第6話

「――と、まぁ、こんなところかしらね」


 雪乃さんの話が終わり、ゆったりとしたジャズ音楽が頭の中に再び入ってくる。


 その話を聞いて、僕は半ば放心状態になっていた。

 語られた彼女の正体。それは想像を遥かに超えたものだった。

 なんだよ『物書きの青春』の権化って。そう思いながらもどこか納得感のある表現だった。


 コーヒーの香りが鼻をくすぐる。

 この喫茶店のコーヒーは逸品なのだ。

 ――――そうだ、喫茶かすみだ。そしてその店主の、雪乃さんだ。


「……あの」


 僕は思い切って一つのお願いをすることにした。


「また小説を書いたら、読んでもらえますか……?」

「えぇ、もちろん!」


 ありったけの勇気を出したその声は、か細いながらもちゃんと届いたようだ。


 どうやら僕は本当は小説を書きたいらしい。



 ◇



 家に帰ってきて引き出しの底からデジタルメモを掘り出す。

 二つ折りのそれをパカっと開き、ほこりまみれの画面を軽く拭き取る。


 そしてまず手始めに、と去年書いたものを見返すことにしてみた。


「なんだぁ、この駄文」


 それはひどい有様だった。

 当時は自信作と思っていた作品も、今冷静になって読めば誤字脱字に内容の矛盾だらけだ。


 ショックではあったが、それはある意味での自信にもつながった。

 今の僕なら去年以上の作品が書けるってことだから。

 今度こそ、彼女のお眼鏡(掛けてないけど)にかなう作品が書けるかもってことだから。


 僕は再び、鞄の中にデジタルメモを放り込んだ。



 ◇



 だけど、現実はそう甘くもなかった。

 今の僕は高校3年生・受験生である。その壁が重くのしかかることになるのはそう遠くなかった。
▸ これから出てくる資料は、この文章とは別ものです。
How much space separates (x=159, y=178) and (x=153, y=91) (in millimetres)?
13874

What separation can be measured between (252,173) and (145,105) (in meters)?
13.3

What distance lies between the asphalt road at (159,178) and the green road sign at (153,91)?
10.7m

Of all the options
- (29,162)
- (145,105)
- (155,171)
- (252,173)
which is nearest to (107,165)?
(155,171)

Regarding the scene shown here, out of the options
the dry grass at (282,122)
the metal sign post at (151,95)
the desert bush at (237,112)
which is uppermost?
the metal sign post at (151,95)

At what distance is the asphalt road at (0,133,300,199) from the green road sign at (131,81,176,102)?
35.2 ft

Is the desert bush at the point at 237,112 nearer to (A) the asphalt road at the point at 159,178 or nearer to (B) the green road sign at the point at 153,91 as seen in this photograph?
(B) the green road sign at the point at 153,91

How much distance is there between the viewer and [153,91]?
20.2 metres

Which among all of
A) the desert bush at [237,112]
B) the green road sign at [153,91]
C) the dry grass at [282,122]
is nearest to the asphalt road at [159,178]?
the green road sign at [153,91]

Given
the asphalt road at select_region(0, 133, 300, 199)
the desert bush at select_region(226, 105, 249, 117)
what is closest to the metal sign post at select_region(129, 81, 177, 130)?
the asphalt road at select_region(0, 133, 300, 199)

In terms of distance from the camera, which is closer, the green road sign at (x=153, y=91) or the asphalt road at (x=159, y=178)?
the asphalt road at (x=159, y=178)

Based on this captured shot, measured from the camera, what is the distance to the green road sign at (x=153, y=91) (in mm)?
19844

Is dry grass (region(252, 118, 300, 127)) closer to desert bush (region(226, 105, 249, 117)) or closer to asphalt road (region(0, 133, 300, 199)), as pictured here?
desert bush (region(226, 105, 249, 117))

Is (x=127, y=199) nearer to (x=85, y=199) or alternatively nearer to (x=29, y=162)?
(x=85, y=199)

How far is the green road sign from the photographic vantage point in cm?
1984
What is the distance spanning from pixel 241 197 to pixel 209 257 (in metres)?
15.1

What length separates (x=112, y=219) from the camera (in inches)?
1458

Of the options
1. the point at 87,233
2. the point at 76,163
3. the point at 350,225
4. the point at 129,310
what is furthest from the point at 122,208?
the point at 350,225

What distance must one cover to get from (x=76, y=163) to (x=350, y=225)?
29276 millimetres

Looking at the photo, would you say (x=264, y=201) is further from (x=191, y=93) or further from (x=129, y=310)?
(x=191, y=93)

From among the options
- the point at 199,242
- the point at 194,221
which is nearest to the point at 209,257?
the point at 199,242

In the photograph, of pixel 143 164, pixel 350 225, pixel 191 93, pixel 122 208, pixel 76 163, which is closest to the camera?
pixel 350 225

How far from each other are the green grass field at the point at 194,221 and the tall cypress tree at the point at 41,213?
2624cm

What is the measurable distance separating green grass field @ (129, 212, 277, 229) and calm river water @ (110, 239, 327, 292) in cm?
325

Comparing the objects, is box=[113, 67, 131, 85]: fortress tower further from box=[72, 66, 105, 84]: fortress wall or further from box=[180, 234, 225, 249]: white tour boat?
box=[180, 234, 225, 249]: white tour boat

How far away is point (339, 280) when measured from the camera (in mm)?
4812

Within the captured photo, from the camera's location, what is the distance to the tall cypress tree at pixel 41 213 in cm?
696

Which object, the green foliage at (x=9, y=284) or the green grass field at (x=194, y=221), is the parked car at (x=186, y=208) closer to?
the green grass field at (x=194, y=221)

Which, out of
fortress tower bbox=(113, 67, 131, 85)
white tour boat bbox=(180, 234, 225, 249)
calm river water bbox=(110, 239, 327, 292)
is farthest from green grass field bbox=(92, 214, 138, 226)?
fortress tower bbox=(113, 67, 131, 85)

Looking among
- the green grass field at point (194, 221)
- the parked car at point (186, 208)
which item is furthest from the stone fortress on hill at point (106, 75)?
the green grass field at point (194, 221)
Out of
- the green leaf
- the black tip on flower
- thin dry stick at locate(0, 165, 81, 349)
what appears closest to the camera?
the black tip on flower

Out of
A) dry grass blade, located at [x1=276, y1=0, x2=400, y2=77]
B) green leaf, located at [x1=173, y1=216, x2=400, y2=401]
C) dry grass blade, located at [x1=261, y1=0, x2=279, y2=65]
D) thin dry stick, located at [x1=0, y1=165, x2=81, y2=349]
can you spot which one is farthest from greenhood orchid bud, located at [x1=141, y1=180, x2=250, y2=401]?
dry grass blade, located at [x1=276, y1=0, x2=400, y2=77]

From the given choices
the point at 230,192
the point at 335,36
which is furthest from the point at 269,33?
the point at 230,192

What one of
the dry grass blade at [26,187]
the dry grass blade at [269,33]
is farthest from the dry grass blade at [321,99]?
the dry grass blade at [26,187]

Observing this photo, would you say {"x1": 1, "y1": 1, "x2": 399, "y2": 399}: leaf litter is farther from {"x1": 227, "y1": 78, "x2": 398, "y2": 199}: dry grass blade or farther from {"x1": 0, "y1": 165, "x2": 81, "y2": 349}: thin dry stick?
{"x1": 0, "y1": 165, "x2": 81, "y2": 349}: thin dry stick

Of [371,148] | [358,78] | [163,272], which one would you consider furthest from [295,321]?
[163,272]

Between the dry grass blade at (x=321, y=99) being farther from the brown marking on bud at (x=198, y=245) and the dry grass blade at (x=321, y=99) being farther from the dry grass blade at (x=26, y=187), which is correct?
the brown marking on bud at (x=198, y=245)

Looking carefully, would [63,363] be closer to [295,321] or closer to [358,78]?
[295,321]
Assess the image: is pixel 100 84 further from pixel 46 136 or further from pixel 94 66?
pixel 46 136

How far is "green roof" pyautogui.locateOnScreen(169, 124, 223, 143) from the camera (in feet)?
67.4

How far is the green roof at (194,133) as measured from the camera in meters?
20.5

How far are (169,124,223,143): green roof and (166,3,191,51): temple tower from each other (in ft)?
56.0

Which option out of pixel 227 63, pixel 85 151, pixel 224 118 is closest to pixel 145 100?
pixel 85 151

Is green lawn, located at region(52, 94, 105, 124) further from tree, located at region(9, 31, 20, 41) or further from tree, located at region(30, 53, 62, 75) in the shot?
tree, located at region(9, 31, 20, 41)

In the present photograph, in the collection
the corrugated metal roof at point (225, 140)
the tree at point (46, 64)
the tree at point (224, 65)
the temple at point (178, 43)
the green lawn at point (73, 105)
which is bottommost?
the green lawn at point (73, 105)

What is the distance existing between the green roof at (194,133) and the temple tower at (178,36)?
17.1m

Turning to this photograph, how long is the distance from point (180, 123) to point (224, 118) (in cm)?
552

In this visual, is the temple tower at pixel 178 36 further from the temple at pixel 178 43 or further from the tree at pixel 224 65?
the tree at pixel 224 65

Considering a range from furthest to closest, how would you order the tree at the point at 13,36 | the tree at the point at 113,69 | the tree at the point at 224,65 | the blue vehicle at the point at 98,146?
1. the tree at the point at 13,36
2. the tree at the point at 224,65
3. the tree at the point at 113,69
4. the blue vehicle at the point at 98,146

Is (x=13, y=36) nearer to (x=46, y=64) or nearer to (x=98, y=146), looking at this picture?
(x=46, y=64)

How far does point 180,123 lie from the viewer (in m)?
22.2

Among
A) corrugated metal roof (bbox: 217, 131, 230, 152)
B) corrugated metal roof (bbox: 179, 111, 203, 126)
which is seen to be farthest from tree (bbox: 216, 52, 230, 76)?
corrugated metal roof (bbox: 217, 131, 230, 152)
 同年代でつながっているSNSは受験の話題一色になり。迫りくる試験日のカウントダウンは気を焦らせる。小説なんて書いている余裕はなかったのだ。


 空き時間はスマホアプリで英単語の学習、時間のある時には問題演習。もっと時間のある時は塾で授業を受けたり自習をしたり。すっかりそんな生活になっていた。

 時間のない高校生には仕方のないことだ。


「こんにちは、雪乃さん」

「受験生だもんねぇ、頑張ってるね……」


 いつの間にか喫茶かすみで執筆をすることもなくなり、その時間を学問に充てるようになった。
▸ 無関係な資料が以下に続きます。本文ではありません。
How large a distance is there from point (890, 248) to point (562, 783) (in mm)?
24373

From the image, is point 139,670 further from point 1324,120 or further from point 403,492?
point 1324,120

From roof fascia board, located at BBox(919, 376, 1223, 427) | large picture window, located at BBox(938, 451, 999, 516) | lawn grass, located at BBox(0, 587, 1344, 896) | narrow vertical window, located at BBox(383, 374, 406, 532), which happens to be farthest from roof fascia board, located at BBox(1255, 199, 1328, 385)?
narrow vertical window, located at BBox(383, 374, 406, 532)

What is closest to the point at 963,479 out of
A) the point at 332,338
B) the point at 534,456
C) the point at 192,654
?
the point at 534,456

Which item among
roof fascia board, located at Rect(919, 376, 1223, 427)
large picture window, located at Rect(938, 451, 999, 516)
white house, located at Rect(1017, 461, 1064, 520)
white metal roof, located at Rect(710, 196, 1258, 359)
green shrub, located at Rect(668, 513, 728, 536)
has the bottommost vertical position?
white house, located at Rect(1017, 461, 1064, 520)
 コーヒーは集中力を高め、効率よく勉強をするのにうってつけなのだ。

 問題集とノートを机に広げ、黙々と演習を続ける。


 カフェのBGMが聞こえなくなってきたら集中力が高まってきている証だ。


 一日の目標問題数に到達するまでのペースを計算し、アスリートの気分でストイックに問題と向き合う。
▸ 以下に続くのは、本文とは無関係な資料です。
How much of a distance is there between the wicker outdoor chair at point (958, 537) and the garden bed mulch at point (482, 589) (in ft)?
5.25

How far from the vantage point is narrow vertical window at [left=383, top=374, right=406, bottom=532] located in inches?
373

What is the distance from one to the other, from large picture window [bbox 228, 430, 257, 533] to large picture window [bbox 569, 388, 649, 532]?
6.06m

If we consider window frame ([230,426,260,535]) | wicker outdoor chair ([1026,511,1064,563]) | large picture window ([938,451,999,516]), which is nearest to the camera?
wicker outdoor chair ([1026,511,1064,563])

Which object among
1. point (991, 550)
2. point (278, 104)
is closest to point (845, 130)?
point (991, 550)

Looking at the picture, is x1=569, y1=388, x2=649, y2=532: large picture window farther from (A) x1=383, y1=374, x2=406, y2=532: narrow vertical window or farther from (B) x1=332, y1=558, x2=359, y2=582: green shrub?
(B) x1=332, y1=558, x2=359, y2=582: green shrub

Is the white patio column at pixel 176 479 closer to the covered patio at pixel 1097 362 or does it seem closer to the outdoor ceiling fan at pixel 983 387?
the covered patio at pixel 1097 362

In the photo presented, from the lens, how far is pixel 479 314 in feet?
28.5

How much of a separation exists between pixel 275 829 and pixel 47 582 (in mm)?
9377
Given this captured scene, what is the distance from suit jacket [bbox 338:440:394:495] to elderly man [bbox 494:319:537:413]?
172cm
 少し早めに終わったら、もう少し多めに演習をすることにしている。受験までの時間はない、勉強ペースは速いことに越したことはないのだ。


 心の奥底に、夏の未練を残しながら。


 でもそんなことは関係ない。受験は今後の人生がかかっているのだから。

 そうやって気持ちにフタをしながら過ごすのもまた、日常になっていた。


 それでも、夏にかける思いが消えることはなかった。それをすぐに思い知ることになる。



 ◇



 カラカラと扉が開くが、僕はそっちを見る余裕なんてない。


「お久しぶり! 雪乃さん!」


 それはいつかと寸分足りとも変わらない声。

 初めて聞いたあの女の子の声。

 不覚にもかわいいと思った、あの声。


 無意識のうちに目線は彼女のほうを向いていた。


「ねぇ、今年もお題を持ってきたよ! 参加は自由だけどね~」


 少女は僕の姿を見つけては、昔と変わらない笑顔で話しかけてくる。

 その姿に再び心を射抜かれた。


 ――――やっぱり僕、本当は……彼女に近づきたい!


 だけど僕が惚れたのは彼女という存在ではない。

 去年に置いてきた、楽しい気持ち、悔しい気持ち。

 それを取り戻し、泣いた去年のリベンジをするためだった。


 いつでも取り組めるように、と入れておいたデジタルメモがここで功を奏した。


「ねぇ!」

「どうしたの?」

「今年も小説書くからさ、見てもらえないかな?」


 僕はさっそくデジタルメモを開き、執筆にとりかかる。


「もちろんだよ!」


 受験よりも大切なものが、ここにあるからだ。

 人生をかけて取り組んでもいいと思えるものが、ここにあったからだ。


「あらあら、執筆始めちゃってぇ……本当によかったわ」


 そう言う雪乃さんはどこか嬉しそうで。


 ぼくの書いてくれる物語を、待ってくれる人がいる。

 それは雪乃さんであり、どこかのだれかであり、紛れもない僕自身である。


 頭ではわかっている。でも、心はもう夏に戻ってしまっていたのだから。


 コーヒーを一杯飲み、集中力を高める。

 ジャズの音楽に合わせてリズミカルにキーボードの音を奏でる。

 画面上の文字は踊り、素敵な物語を紡ぐ。


 チョロい、なんて言われたらそれまでだが、僕の心なんて案外そんなもんだ。

 学問との両立? そんなものは気合でどうにかなるさ、きっと。



 取りに帰ろう。あの夏に置き忘れたものを、今。